- Exercise data
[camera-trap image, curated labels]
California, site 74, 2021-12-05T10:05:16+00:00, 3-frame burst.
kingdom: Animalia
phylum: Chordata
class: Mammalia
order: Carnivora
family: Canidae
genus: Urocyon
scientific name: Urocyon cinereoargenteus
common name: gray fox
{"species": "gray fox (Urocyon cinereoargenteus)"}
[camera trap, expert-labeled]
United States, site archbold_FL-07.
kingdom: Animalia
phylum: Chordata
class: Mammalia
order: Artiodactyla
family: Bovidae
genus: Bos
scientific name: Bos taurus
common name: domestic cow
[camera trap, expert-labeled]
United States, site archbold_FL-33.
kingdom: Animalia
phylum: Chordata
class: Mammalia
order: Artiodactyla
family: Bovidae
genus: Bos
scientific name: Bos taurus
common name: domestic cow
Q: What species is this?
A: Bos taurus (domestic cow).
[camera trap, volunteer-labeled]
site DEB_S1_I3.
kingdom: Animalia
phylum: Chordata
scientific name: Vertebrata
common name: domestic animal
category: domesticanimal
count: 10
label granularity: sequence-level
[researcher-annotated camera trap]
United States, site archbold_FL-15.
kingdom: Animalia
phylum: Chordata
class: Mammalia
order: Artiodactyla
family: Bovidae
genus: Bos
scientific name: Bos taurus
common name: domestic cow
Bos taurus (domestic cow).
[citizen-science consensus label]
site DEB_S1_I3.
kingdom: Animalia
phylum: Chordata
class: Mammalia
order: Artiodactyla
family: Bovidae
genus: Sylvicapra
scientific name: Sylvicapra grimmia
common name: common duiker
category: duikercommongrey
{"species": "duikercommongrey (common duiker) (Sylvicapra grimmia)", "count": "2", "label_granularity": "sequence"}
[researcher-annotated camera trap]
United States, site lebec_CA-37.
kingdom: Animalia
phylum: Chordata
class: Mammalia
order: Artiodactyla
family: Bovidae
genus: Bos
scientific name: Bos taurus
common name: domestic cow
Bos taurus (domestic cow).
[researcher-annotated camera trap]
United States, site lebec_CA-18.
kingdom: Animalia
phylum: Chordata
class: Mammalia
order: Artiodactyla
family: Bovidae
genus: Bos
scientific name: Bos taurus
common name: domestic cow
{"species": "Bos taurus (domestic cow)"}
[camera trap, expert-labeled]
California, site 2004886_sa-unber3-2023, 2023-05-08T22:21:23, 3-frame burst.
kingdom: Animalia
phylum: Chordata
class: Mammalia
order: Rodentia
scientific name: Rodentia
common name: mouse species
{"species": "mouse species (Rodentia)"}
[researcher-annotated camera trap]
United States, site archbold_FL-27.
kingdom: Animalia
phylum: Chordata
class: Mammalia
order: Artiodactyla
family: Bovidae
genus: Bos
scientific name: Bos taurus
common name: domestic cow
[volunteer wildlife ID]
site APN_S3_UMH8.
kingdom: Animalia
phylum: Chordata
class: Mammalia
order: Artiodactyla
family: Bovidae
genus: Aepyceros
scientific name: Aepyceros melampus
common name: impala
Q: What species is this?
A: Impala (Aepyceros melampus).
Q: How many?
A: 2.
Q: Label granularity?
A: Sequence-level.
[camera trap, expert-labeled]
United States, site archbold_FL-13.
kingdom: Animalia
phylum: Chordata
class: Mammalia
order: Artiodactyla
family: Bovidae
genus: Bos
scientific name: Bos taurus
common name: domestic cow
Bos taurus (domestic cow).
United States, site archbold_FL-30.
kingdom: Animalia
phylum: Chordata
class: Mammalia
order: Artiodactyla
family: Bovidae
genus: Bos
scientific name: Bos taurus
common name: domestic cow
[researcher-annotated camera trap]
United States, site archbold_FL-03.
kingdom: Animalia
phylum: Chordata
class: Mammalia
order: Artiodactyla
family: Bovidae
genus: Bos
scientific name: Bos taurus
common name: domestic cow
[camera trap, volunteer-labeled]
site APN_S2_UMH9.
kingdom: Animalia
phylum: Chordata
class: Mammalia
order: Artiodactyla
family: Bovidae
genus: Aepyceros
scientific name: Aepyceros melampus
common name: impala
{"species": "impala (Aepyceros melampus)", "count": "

- Try it
Copy each line containing the word "count" from the data.

- Solution
count: 10
{"species": "duikercommongrey (common duiker) (Sylvicapra grimmia)", "count": "2", "label_granularity": "sequence"}
{"species": "impala (Aepyceros melampus)", "count": "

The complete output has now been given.